- [Given task]: Beginning at the line containing "396, 84, 427]?" and continuing to the end of the records below, give each line again exactly as it stands, and only those lines.
══ Stored rows ══
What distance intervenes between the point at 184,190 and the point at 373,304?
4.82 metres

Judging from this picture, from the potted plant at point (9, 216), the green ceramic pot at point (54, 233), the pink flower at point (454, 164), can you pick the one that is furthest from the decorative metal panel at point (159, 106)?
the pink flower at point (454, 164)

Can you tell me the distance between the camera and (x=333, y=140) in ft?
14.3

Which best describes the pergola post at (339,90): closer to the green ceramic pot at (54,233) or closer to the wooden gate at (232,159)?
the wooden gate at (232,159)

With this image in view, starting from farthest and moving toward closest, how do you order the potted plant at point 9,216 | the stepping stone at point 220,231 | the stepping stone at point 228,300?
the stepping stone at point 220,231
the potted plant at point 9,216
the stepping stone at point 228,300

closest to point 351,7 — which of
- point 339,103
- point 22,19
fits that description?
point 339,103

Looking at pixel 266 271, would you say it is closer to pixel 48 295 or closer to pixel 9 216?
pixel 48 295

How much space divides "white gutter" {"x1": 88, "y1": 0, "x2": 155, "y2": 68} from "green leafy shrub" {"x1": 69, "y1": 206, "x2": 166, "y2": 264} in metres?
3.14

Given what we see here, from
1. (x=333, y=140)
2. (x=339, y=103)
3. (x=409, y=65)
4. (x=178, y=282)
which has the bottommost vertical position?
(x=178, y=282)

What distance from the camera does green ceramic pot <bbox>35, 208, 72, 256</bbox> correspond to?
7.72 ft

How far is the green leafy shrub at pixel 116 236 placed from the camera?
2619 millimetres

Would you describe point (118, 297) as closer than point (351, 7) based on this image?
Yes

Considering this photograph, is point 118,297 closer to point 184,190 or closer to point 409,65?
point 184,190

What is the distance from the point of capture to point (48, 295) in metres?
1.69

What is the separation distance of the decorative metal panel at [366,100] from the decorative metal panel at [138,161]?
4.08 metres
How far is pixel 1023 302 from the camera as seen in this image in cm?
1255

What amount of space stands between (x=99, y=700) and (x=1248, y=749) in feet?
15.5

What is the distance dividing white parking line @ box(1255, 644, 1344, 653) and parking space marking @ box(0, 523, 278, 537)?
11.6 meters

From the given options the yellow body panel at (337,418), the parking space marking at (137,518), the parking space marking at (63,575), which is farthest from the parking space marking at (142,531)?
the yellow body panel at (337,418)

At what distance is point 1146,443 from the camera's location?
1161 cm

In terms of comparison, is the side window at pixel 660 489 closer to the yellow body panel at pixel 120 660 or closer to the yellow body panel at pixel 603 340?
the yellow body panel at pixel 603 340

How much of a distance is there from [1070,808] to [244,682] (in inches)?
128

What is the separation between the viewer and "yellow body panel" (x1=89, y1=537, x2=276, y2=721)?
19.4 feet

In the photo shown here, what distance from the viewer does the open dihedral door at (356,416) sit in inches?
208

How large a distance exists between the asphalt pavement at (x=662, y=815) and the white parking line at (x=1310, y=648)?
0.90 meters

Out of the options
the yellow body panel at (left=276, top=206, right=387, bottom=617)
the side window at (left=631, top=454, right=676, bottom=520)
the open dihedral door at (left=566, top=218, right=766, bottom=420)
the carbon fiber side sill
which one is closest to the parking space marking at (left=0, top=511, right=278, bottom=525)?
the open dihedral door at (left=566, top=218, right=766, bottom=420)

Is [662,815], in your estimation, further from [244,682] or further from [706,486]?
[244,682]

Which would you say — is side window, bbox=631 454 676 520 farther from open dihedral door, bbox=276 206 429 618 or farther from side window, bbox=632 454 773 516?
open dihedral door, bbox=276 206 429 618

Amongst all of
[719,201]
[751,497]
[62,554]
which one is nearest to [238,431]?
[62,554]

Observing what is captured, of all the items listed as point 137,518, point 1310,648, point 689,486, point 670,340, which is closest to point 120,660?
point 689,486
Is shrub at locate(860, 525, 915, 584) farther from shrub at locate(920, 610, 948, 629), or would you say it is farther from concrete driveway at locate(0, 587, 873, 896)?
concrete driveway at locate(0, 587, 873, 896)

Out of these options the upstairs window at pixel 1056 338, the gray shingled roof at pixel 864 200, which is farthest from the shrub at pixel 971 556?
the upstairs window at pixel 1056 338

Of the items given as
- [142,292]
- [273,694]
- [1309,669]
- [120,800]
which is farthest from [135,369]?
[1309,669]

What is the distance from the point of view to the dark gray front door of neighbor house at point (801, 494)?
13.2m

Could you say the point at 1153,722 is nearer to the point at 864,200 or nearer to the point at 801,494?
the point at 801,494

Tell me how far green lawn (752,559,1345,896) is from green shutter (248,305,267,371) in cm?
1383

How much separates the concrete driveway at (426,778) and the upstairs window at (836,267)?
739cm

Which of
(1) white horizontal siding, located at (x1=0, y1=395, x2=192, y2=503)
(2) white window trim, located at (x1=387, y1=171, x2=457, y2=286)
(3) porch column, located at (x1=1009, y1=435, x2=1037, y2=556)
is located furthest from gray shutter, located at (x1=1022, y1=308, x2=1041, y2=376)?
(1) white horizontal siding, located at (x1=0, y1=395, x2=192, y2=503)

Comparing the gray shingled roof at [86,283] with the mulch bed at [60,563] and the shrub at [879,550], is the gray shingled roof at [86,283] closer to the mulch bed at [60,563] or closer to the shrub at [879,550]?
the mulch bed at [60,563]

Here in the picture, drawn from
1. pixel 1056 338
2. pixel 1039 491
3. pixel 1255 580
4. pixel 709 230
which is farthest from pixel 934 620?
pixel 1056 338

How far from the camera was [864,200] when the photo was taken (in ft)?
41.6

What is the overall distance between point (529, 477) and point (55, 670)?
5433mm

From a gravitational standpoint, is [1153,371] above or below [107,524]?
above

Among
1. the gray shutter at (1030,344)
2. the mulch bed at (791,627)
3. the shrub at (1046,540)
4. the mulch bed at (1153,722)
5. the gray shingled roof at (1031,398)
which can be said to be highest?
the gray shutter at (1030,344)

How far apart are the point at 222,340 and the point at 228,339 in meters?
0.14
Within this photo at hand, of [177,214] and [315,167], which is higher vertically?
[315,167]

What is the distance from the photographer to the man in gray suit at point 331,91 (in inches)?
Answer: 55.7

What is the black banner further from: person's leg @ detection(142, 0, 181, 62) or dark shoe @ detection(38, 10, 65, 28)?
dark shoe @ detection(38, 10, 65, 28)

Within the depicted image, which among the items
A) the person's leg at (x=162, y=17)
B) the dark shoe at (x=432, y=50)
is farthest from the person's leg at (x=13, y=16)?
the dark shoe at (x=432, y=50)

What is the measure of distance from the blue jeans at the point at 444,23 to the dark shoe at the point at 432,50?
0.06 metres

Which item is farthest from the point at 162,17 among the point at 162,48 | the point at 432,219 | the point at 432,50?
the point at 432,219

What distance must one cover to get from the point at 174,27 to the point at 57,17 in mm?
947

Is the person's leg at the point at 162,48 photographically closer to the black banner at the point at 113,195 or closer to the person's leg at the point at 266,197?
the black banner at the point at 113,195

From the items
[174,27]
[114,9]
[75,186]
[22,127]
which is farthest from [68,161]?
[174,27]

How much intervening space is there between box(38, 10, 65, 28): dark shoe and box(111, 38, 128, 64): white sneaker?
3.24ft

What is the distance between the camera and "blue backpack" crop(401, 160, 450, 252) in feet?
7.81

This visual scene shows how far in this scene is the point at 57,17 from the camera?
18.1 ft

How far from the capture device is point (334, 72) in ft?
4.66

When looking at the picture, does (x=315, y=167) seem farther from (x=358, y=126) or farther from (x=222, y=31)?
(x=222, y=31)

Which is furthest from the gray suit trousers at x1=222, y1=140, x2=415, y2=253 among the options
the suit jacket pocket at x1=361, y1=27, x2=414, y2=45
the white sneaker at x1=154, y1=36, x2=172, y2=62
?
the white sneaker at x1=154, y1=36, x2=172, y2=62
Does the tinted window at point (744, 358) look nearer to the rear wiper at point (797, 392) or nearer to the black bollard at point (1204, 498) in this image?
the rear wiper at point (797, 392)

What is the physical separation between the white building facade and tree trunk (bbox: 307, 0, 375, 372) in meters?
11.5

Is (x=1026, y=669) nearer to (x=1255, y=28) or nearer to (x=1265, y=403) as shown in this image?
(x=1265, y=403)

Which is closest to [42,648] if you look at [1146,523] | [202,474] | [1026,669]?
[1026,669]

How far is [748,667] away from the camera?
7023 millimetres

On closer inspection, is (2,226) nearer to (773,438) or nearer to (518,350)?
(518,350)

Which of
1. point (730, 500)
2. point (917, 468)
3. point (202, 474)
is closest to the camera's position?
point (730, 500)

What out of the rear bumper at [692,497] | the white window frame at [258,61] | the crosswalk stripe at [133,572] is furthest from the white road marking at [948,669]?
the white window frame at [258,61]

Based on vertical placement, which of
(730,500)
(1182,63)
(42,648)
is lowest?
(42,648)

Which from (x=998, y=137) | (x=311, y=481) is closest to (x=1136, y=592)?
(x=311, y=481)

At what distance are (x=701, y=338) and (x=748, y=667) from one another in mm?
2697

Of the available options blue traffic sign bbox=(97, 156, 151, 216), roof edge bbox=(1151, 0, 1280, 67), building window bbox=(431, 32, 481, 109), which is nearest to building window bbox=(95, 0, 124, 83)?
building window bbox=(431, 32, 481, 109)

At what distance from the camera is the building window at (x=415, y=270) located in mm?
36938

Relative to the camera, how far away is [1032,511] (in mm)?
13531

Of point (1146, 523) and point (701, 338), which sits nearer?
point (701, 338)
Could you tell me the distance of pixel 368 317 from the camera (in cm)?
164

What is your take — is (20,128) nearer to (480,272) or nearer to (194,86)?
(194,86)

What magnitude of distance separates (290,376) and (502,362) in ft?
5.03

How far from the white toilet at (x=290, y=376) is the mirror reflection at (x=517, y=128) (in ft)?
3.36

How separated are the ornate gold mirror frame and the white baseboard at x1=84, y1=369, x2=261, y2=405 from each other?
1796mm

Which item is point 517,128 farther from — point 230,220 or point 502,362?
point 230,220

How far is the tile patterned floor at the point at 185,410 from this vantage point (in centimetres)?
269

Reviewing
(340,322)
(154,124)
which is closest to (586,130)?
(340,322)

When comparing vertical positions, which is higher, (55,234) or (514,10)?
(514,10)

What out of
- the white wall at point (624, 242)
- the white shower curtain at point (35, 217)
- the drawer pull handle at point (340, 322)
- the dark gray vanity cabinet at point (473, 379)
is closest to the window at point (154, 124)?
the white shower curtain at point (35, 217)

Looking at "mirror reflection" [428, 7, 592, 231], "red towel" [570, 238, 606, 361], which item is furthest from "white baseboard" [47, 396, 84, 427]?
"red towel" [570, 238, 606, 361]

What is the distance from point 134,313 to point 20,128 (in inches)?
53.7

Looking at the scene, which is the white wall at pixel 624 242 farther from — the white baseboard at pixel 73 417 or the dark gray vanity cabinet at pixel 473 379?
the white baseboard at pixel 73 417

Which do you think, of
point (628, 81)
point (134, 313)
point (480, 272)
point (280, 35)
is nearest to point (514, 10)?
═══
- [Task answer]:
Looking at "mirror reflection" [428, 7, 592, 231], "red towel" [570, 238, 606, 361], which item is furthest from "white baseboard" [47, 396, 84, 427]?
"red towel" [570, 238, 606, 361]

What is the distance from point 134,313 to point 20,128 (in inches)?
53.7

Looking at the scene, which is the white wall at pixel 624 242 farther from — the white baseboard at pixel 73 417 or the dark gray vanity cabinet at pixel 473 379?
the white baseboard at pixel 73 417

Which do you think, of
point (628, 81)
point (134, 313)
point (480, 272)
point (280, 35)
is nearest to point (514, 10)?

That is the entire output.